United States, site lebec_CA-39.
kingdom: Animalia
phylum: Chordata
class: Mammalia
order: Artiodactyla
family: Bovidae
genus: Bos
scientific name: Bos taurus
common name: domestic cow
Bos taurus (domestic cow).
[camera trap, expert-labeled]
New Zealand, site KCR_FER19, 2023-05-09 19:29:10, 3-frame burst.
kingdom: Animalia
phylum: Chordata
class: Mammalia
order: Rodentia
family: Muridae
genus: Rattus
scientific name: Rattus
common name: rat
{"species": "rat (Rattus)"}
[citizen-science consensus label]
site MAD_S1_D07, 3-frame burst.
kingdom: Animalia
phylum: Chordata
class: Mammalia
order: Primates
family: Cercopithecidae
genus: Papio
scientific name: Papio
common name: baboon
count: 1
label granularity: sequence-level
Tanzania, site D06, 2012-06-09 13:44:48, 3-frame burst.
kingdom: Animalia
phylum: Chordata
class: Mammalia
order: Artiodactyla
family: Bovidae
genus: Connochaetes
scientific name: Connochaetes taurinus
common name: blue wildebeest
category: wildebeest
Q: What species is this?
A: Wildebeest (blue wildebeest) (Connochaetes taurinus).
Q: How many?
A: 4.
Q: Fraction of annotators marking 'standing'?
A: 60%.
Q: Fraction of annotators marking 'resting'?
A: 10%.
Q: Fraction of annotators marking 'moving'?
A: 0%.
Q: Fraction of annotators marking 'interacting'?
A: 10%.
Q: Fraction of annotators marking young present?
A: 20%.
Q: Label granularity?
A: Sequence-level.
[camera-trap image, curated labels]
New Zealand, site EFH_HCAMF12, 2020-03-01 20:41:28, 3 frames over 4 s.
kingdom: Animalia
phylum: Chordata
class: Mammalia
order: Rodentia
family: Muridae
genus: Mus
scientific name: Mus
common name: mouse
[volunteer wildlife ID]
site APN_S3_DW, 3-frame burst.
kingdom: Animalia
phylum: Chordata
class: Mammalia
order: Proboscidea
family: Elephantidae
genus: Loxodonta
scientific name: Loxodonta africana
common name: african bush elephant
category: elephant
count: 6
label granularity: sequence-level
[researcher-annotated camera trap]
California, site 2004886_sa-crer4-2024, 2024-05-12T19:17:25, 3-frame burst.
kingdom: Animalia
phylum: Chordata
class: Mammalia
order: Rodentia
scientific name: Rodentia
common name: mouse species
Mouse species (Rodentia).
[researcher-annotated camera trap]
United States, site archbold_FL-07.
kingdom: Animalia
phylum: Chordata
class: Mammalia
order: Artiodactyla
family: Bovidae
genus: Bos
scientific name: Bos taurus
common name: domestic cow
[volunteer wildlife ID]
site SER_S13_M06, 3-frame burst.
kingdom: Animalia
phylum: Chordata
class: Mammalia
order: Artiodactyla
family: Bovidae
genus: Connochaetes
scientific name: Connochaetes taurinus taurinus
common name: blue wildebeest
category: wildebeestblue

■ Exercise objective:
Where does the word "trap" occur in the records? Return every line that holds it.

■ Final answer:
[camera trap, expert-labeled]
[camera-trap image, curated labels]
[researcher-annotated camera trap]
[researcher-annotated camera trap]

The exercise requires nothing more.